• **REQUIRED WORK**
List each line of the records below that contains the string "camera".
▼▼▼
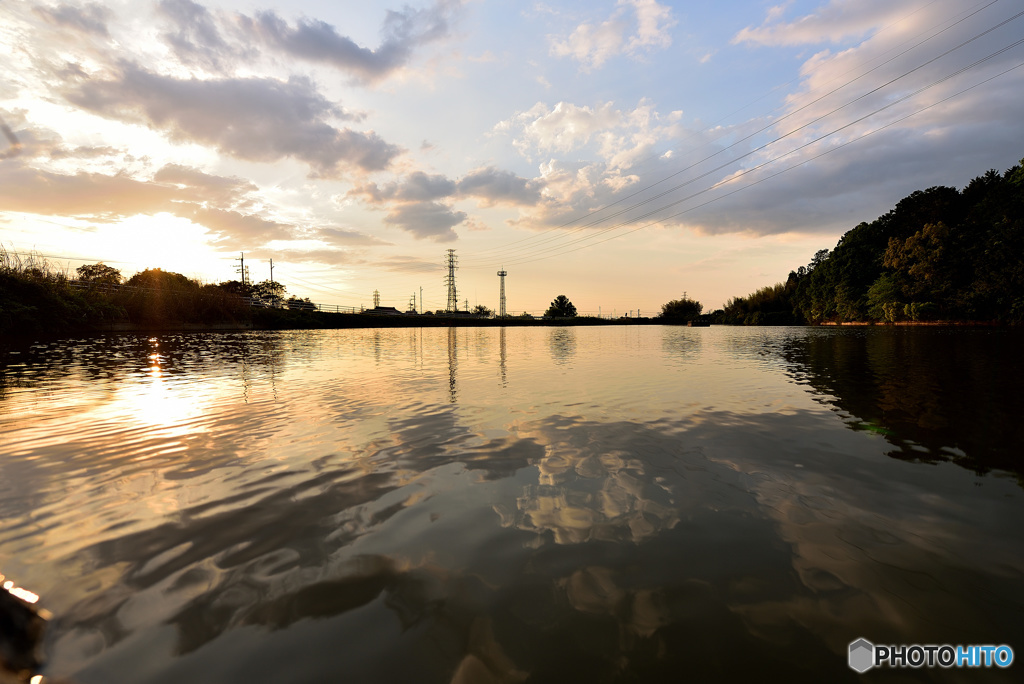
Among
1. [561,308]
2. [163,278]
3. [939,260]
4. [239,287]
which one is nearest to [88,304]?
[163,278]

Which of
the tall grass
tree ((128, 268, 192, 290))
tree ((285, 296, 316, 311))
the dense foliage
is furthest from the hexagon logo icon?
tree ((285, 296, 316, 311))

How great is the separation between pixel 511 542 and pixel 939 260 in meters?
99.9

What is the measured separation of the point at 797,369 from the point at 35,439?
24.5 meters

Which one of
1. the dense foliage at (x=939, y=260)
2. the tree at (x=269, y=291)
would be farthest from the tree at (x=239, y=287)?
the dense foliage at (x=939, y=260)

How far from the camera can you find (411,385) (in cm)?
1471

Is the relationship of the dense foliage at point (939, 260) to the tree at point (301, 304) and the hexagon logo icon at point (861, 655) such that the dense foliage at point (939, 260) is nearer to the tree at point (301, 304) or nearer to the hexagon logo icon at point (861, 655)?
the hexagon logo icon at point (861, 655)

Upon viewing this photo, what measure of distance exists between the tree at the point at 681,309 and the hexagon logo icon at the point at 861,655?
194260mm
▲▲▲
▼▼▼
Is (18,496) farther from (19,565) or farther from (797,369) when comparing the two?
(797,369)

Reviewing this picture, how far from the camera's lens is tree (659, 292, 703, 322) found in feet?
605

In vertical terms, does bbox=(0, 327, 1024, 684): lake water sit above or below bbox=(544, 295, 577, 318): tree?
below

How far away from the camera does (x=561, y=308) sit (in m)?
▲▲▲
• **EXERCISE RESPONSE**
How far from the camera can you find (411,385) (in cm)?
Reviewing this picture, how far from the camera's lens is tree (659, 292, 703, 322) found in feet?
How far away from the camera does (x=561, y=308) sit (in m)?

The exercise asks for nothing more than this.